Rating: Not Rated
After the death of her husband, Mrs. Lillian Gilbreth must face supporting her family alone. Though she has a degree in industrial engineering, she has a hard time picking up her husband’s business due to male chauvinist engineers dominating the industry. Lillian must find other means to support her family.
Meanwhile, oldest daughter Ann Gilbreth falls in love with Dr. Bob Grayson. The two want to get married immediately, but how can Ann leave her family when she’s needed by them the most?
Belles on Their Toes is not rated, but it’s safe to say the material is G rated.

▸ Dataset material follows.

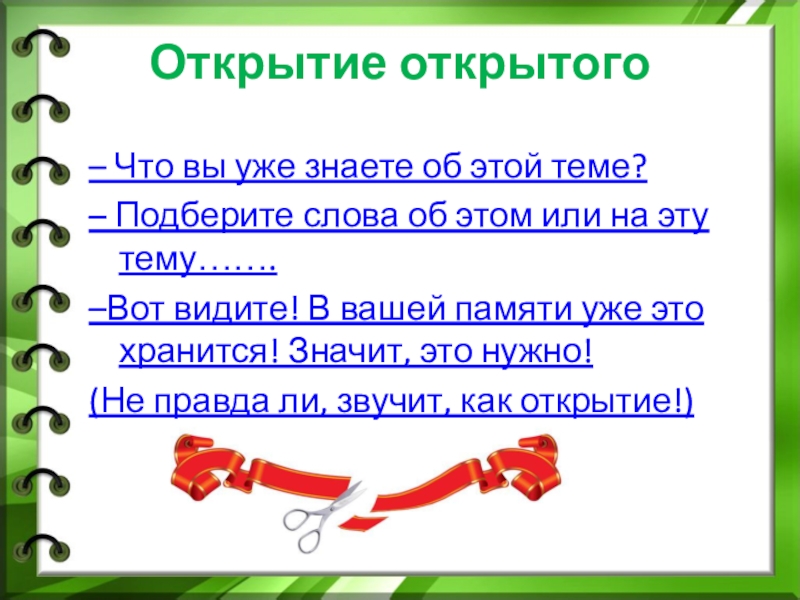 Открытие открытого

– Что вы уже знаете об этой теме?

– Подберите слова об этом или на эту тему…….

–Вот видите! В вашей памяти уже это хранится! Значит, это нужно!

(Не правда ли, звучит, как открытие!)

The scenes I remembered most from Belles on Their Toes were the ones that still entertained me on my recent viewing. There’s a hilarious scene where the boys in the family chase off a prospective suitor of one of their sisters. His perplexed look as the young boys barge in on his bath is classic. Another scene where the kids bottle their own root beer stuck with me as well.

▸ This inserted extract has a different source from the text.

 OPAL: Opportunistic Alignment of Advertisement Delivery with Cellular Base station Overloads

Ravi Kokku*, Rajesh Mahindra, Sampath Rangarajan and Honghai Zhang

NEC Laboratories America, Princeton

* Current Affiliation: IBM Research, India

Oddly enough, the dramatic moments were also memorable for me, too. I remember the male engineers turning Mrs. Gilbreth away from a ceremony they arranged to honor her. Other scenes of sexism stuck with me as well. Maybe it was the sheer injustice of it, but it struck me as wrong even as a younger kid seeing the movie.
While Myrna Loy was shoved into the background of the first film, she’s definitely the star of this one. She gets a real opportunity to shine and show her character as a strong, dedicated woman. Jeanne Crain also becomes a romantic lead as the oldest daughter in love with Jeffrey Hunter’s doctor character. These two actresses, as well as all the secondary character, deliver fine performances and make it seem fun to be part of a family with 12 children.
Of the two movies, I found Belles on Their Toes to be more enjoyable. I think you could check it out without having to see the first movie, but it would help if you did.